__GIVEN PROBLEM__. Change every "dark water" to "still water" throughout the data below and write all the lines out again with nothing else altered. Omit the pictures from your answer.

__Scene-based reasoning data__.
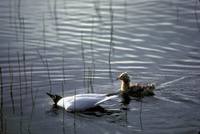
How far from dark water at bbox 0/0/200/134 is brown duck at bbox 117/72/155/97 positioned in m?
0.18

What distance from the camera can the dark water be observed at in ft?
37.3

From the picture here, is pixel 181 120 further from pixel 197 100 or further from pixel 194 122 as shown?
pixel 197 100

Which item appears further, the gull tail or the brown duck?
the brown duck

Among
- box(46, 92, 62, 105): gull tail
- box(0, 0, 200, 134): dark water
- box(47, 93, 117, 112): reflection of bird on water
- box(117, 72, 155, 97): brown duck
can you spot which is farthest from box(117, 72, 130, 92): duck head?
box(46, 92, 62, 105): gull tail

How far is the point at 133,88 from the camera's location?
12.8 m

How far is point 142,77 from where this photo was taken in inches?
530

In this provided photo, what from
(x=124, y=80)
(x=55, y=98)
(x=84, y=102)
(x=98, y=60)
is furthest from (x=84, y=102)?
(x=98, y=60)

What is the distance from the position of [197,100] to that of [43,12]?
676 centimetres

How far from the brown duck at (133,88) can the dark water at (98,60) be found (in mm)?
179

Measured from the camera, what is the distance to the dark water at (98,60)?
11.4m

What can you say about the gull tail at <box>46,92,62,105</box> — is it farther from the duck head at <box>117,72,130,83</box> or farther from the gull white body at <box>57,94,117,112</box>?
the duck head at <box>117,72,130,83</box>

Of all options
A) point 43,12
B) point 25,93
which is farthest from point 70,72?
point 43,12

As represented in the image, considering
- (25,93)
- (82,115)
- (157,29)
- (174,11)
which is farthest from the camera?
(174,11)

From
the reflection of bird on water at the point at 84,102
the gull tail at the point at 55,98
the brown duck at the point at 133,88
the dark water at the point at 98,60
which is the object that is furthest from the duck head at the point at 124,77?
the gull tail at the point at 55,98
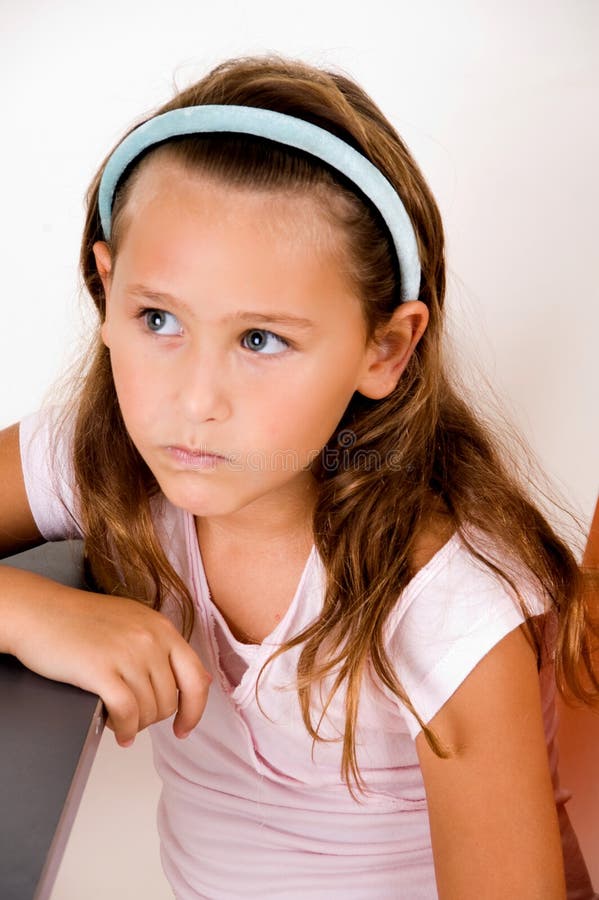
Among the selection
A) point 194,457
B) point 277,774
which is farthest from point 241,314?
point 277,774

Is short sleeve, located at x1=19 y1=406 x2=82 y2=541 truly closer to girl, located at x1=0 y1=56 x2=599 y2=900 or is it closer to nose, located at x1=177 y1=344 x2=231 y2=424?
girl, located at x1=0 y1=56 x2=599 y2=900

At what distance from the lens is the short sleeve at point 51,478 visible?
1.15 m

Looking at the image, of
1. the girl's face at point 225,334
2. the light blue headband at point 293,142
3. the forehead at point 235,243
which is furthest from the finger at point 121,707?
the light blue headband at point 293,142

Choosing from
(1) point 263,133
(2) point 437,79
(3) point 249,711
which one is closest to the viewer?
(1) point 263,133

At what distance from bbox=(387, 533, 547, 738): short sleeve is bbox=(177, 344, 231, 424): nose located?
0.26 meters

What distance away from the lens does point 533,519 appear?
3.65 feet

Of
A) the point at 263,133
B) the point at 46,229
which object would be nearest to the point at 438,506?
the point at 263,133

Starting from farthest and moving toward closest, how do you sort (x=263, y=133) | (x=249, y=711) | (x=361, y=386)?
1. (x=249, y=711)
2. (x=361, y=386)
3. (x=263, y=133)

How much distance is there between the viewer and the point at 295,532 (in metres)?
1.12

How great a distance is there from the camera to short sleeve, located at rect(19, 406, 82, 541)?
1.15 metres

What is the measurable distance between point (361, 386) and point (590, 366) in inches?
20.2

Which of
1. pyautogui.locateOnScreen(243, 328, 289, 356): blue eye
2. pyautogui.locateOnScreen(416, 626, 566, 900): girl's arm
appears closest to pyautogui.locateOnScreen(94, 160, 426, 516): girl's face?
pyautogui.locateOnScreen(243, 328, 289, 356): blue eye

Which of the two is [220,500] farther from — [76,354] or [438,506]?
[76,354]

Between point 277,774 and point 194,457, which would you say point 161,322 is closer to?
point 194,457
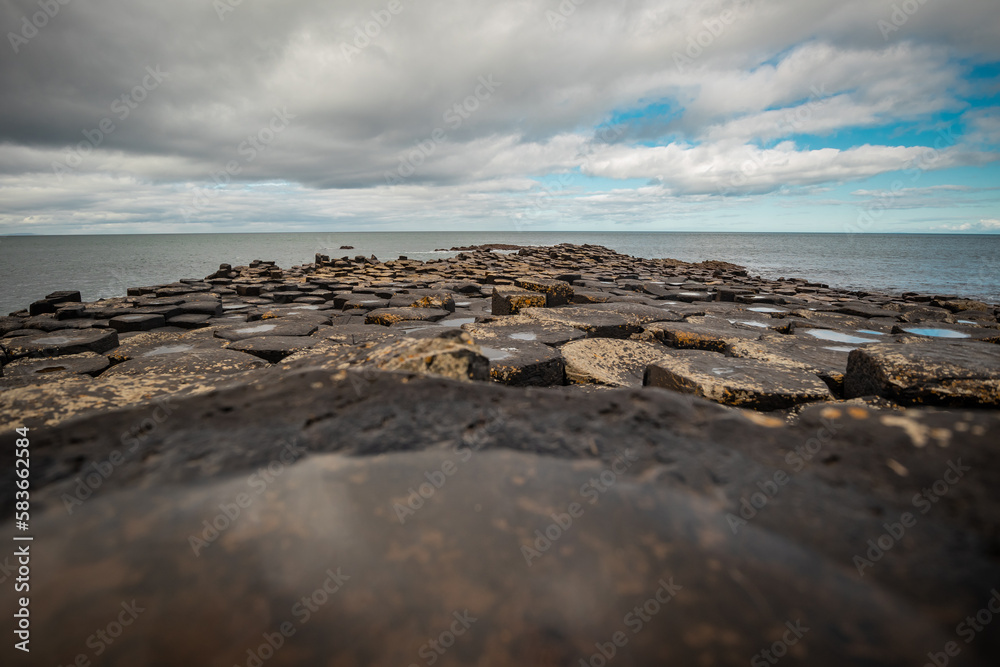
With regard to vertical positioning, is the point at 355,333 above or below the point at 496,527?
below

__TASK SOLUTION__.
How far from still water at bbox 0/0/200/134 is brown duck at bbox 117/72/155/97 positioned in m?
0.18

What distance from the camera can the still water be observed at in ft?
37.3

From the picture here, is pixel 181 120 further from pixel 197 100 or further from pixel 194 122 as shown?
pixel 197 100

Which item appears further, the gull tail or the brown duck?
the brown duck

Among
- box(46, 92, 62, 105): gull tail
- box(0, 0, 200, 134): still water
- box(47, 93, 117, 112): reflection of bird on water
- box(117, 72, 155, 97): brown duck
can you spot which is farthest from box(117, 72, 130, 92): duck head?
box(46, 92, 62, 105): gull tail

How far is the point at 133,88 from the camera's location?
12.8 m

How far is point 142,77 from where this photo was taken in inches?
530

In this provided photo, what from
(x=124, y=80)
(x=55, y=98)
(x=84, y=102)
(x=98, y=60)
is furthest from (x=84, y=102)?
(x=98, y=60)

What is the distance from the position of [197,100] to that of [43,12]?
676 centimetres

How far from the brown duck at (133,88) can the still water at (98,60) be found (in mm)?
179

Measured from the camera, what is the distance to the still water at (98,60)?
11.4m

What can you say about the gull tail at <box>46,92,62,105</box> — is it farther from the duck head at <box>117,72,130,83</box> or farther from the gull white body at <box>57,94,117,112</box>?
the duck head at <box>117,72,130,83</box>

Of all options
A) point 43,12
B) point 25,93
which is farthest from point 70,72?
point 43,12

As represented in the image, considering
- (25,93)
- (82,115)
- (157,29)
- (174,11)
which is farthest from the camera?
(174,11)

From
the reflection of bird on water at the point at 84,102
the gull tail at the point at 55,98
the brown duck at the point at 133,88
the still water at the point at 98,60
which is the object that is furthest from the duck head at the point at 124,77?
the gull tail at the point at 55,98
Among the selection
A) point 194,457
B) point 277,774
which is farthest from point 241,314?
point 277,774

Is short sleeve, located at x1=19 y1=406 x2=82 y2=541 truly closer to girl, located at x1=0 y1=56 x2=599 y2=900 or is it closer to nose, located at x1=177 y1=344 x2=231 y2=424?
girl, located at x1=0 y1=56 x2=599 y2=900

At what distance from the lens is the short sleeve at point 51,478 visible?
1.15 m

Looking at the image, of
1. the girl's face at point 225,334
2. the light blue headband at point 293,142
3. the forehead at point 235,243
which is furthest from the finger at point 121,707?
the light blue headband at point 293,142

Choosing from
(1) point 263,133
(2) point 437,79
(3) point 249,711
which one is closest to the viewer?
(1) point 263,133

At what distance from bbox=(387, 533, 547, 738): short sleeve is bbox=(177, 344, 231, 424): nose located?
0.26 meters

What distance away from the lens does point 533,519 appear?
3.65 feet

Of
A) the point at 263,133
B) the point at 46,229
which object would be nearest to the point at 438,506?
the point at 263,133

Starting from farthest and moving toward closest, how do you sort (x=263, y=133) | (x=249, y=711) | (x=361, y=386)?
1. (x=249, y=711)
2. (x=361, y=386)
3. (x=263, y=133)

How much distance is there between the viewer and the point at 295,532 (in metres)?
1.12

How great a distance is there from the camera to short sleeve, located at rect(19, 406, 82, 541)?
1.15 metres

What is the measurable distance between point (361, 386) and point (590, 366) in inches?
20.2

Which of
1. pyautogui.locateOnScreen(243, 328, 289, 356): blue eye
2. pyautogui.locateOnScreen(416, 626, 566, 900): girl's arm
appears closest to pyautogui.locateOnScreen(94, 160, 426, 516): girl's face?
pyautogui.locateOnScreen(243, 328, 289, 356): blue eye

Which of the two is [220,500] farther from — [76,354] or [438,506]?
[76,354]

Between point 277,774 and point 194,457, which would you say point 161,322 is closer to?
point 194,457
With regard to vertical positioning, is the point at 355,333 above or below the point at 496,527?
below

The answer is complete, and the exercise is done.